**Data entries**:
## start
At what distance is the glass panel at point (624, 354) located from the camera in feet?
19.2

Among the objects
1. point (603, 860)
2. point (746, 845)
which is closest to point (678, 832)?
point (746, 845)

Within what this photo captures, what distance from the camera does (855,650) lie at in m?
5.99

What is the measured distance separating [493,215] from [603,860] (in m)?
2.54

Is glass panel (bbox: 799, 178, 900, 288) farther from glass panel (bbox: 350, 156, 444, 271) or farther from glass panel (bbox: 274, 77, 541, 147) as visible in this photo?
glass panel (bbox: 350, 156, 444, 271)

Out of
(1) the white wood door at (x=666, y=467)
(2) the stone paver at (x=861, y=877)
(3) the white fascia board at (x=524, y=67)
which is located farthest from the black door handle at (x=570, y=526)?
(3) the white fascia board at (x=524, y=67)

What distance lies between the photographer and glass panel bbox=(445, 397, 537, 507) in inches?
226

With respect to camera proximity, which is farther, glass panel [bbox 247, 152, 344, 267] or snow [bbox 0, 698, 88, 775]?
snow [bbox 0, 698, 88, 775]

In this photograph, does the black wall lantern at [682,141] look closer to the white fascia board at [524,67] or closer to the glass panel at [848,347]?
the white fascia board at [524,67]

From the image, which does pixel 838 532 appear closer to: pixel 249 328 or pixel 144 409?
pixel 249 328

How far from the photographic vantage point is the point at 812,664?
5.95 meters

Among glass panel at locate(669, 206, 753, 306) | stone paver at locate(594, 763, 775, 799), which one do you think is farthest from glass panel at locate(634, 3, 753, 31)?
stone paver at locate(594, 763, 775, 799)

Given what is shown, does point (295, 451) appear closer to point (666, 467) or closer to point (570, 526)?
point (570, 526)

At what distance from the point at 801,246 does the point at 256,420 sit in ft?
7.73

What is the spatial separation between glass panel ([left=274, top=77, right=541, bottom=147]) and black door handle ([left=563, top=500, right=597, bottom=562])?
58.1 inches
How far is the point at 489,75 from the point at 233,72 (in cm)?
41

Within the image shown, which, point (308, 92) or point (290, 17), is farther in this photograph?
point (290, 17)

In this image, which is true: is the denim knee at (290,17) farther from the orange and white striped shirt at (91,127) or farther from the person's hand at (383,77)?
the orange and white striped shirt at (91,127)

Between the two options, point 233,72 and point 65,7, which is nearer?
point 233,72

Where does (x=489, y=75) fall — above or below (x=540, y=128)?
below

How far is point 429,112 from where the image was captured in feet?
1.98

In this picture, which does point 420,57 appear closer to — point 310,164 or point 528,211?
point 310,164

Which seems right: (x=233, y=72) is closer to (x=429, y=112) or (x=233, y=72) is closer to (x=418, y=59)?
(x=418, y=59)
## end
**Problem statement**: Copy the records word for word, starting at the line that contains "Where does (x=489, y=75)" and continuing through the end of the records.

**Answer to the exercise**:
Where does (x=489, y=75) fall — above or below (x=540, y=128)?
below

How far is point 429,112 from where the image was captured in feet?
1.98

In this picture, which does point 420,57 appear closer to — point 310,164 or point 528,211?
point 310,164

Which seems right: (x=233, y=72) is closer to (x=429, y=112) or (x=233, y=72) is closer to (x=418, y=59)?
(x=418, y=59)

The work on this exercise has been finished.